Dr. Metzger: "Are there things that patients can read that would help them in understanding this one regulation or polycystic ovarian disease or any of these things that are so inter-related to what you're talking about."

Dr. Mulready: "A really old book and I'm not even sure it's in print, Low Blood Sugar and You by Carlton Fredericks he was an nutritionist back in the 70's that got hooted at a lot. In reality, every other insulin regulating diet I've seen is very similar to his diet with the exception of information on fats has been updated - you can't eat the bacon that he talks about. But his diet essentially is a hypoglycemic diet to regulate sugar which is really in effect a regulating influence. Barry Sears diet is an insulin regulating diet."
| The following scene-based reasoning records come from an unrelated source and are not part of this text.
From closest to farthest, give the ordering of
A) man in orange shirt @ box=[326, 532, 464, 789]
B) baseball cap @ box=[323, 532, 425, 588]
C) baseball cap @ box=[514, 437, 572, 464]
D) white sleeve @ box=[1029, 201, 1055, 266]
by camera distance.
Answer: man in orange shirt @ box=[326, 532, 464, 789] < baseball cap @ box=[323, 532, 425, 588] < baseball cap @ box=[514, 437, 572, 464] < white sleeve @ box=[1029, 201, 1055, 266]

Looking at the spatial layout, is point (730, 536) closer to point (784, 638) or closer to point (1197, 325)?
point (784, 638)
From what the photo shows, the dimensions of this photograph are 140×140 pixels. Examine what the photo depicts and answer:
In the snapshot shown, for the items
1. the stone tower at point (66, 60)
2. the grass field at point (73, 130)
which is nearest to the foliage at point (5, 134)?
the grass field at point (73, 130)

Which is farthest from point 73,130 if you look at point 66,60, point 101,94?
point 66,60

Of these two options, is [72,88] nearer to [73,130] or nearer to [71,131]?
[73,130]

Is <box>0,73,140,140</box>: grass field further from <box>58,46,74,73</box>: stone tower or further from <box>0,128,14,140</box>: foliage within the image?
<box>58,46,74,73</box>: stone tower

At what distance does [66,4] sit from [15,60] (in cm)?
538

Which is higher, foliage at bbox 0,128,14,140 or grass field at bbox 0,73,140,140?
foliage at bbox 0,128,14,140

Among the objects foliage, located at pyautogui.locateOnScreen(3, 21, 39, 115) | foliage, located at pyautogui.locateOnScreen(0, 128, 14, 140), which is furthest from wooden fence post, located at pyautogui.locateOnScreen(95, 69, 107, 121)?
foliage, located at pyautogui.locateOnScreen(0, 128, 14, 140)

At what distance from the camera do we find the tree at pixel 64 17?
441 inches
Dr. Metzger: "And what book is that?

Dr. Mulready: "His book is The Zone Diet. Some people have complaints about it - modify what he says to fit your life style."

Dr. Metzger: "What about Sugar Busters?"

Dr. Mulready: "Sugar Busters has some good information in it also. So there's books out there, the hard part is to know if that book applies to you, and the hard part is if you take it to a physician who doesn't have any interest in this kind of medicine, you might be "poo-poo'd" out of the office. So the American Academy of Environmental Physicians is a group that has doctors oriented this way. It sounds like a lot of the doctors in the Pelvic Pain Society are oriented this way and you ask around. You start asking around to who is open to this kind of medicine and then you're more likely to be taken seriously when you walk in and say, "I think I have hypoglycemia, I think I have pelvic pain." Because it's very hard on patients to walk in, and come in as an educated lay-person and be told that you really don't know anything, get hold of a psychiatrist or just go home and have a life - very hard, particularly on women."

Dr. Metzger: "You've given us some really important information here that will be of use to not only those who are interested in chronic pelvic pain, but those that are interested in general health."

Dr. Mulready: "Good."

Dr. Metzger: "Pleasure talking to you."